### YOUR ASSIGNMENT:
In your copy of the data, keep every word exact and include no pictures.

### Records excerpted from a collection:
== Segment start ==

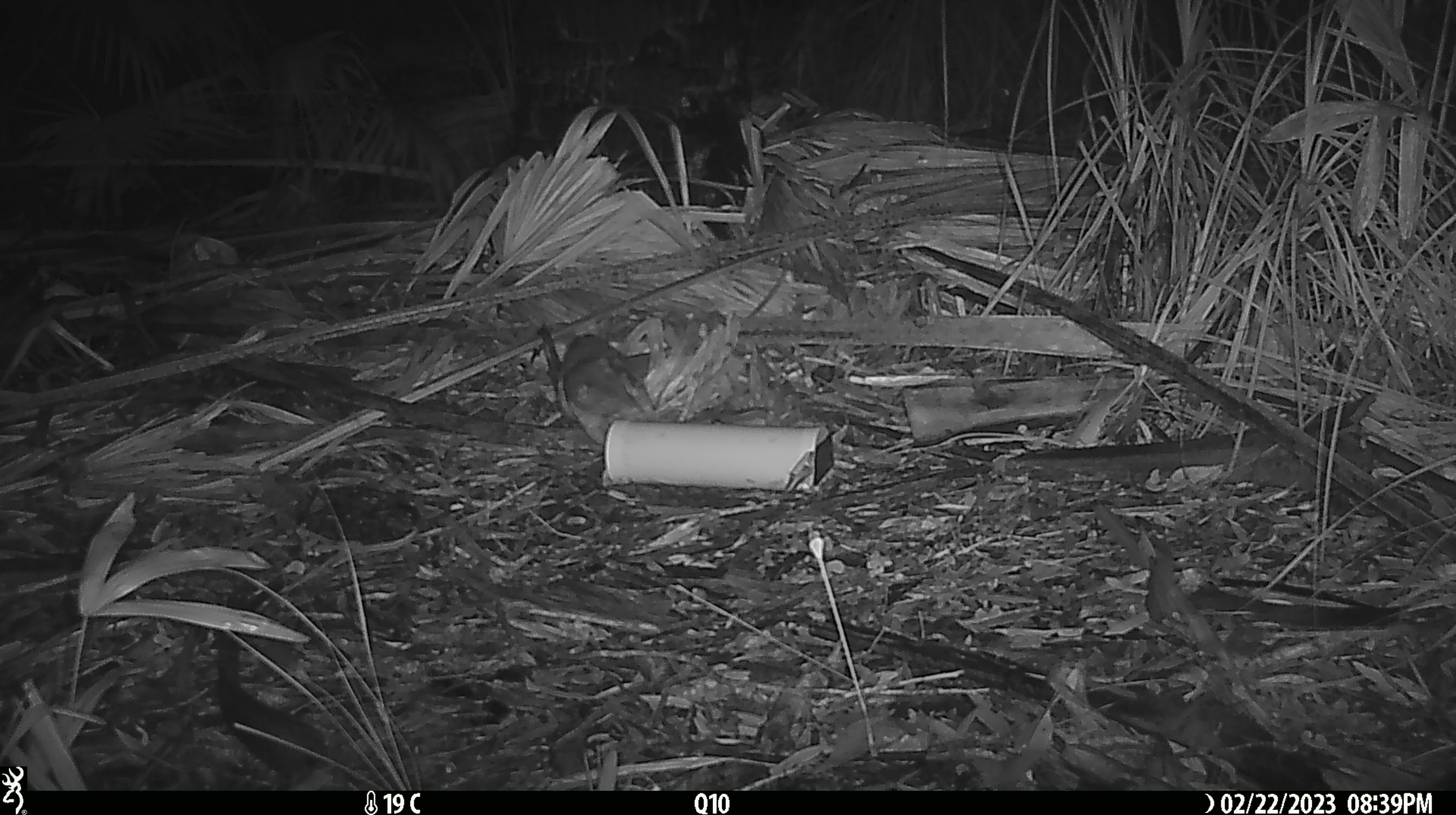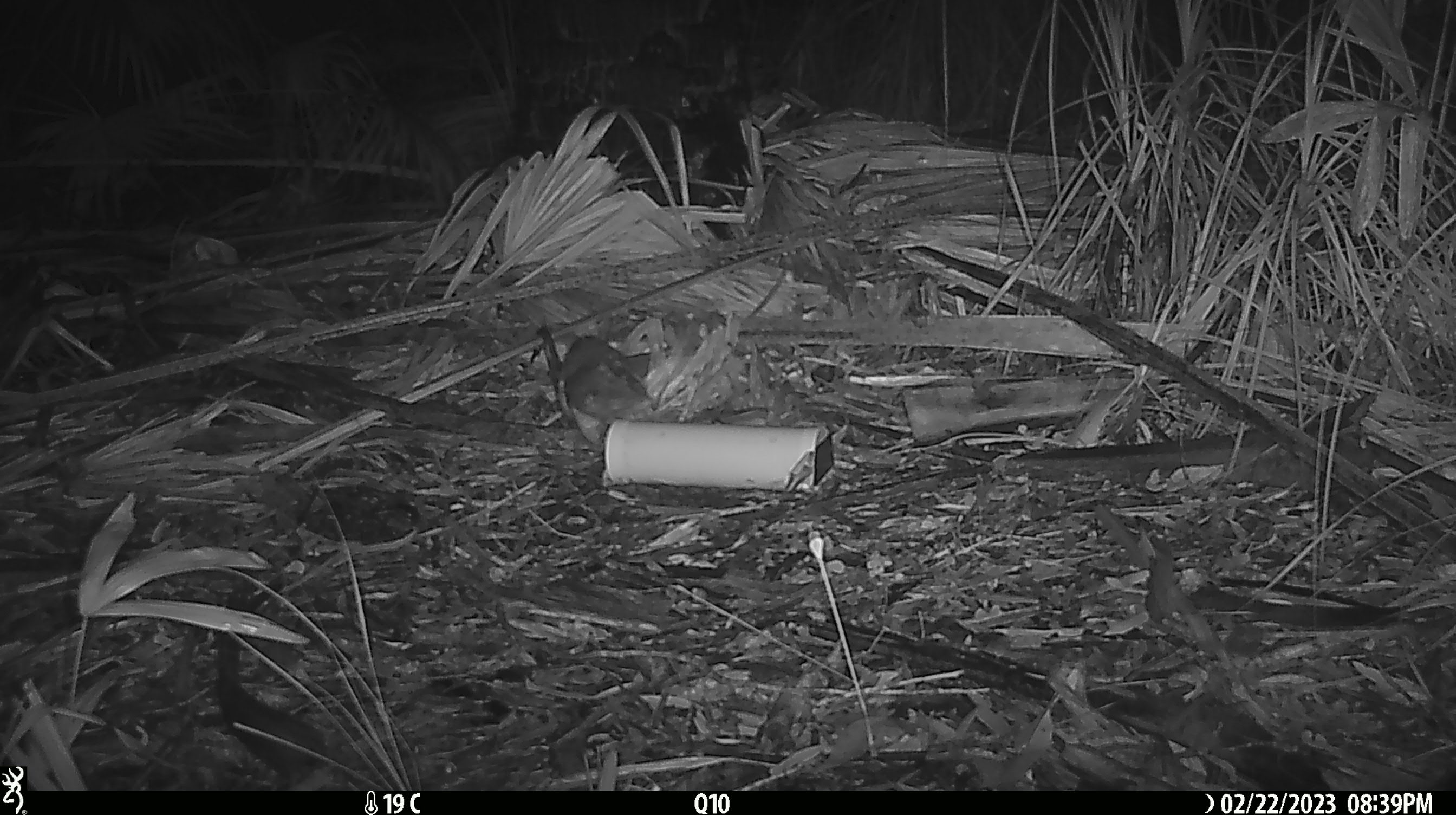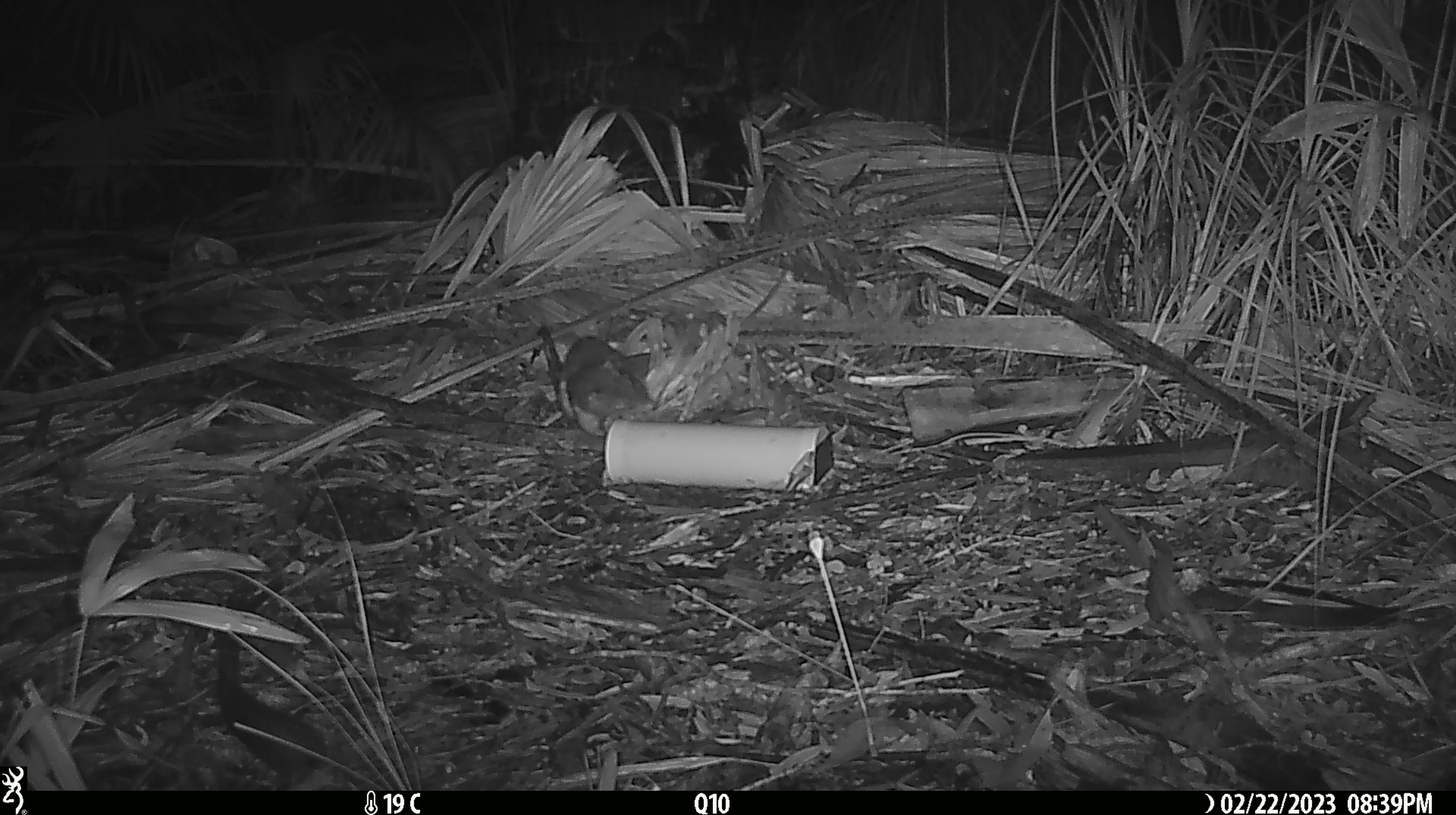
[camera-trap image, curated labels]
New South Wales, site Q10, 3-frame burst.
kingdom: Animalia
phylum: Chordata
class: Mammalia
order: Dasyuromorphia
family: Dasyuridae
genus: Dasyurus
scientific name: Dasyurus maculatus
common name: spotted-tailed quoll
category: quoll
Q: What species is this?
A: Quoll (spotted-tailed quoll) (Dasyurus maculatus).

== Segment end ==

### OUTPUT FOR THIS EXERCISE:
[camera-trap image, curated labels]
New South Wales, site Q10, 3-frame burst.
kingdom: Animalia
phylum: Chordata
class: Mammalia
order: Dasyuromorphia
family: Dasyuridae
genus: Dasyurus
scientific name: Dasyurus maculatus
common name: spotted-tailed quoll
category: quoll
Q: What species is this?
A: Quoll (spotted-tailed quoll) (Dasyurus maculatus).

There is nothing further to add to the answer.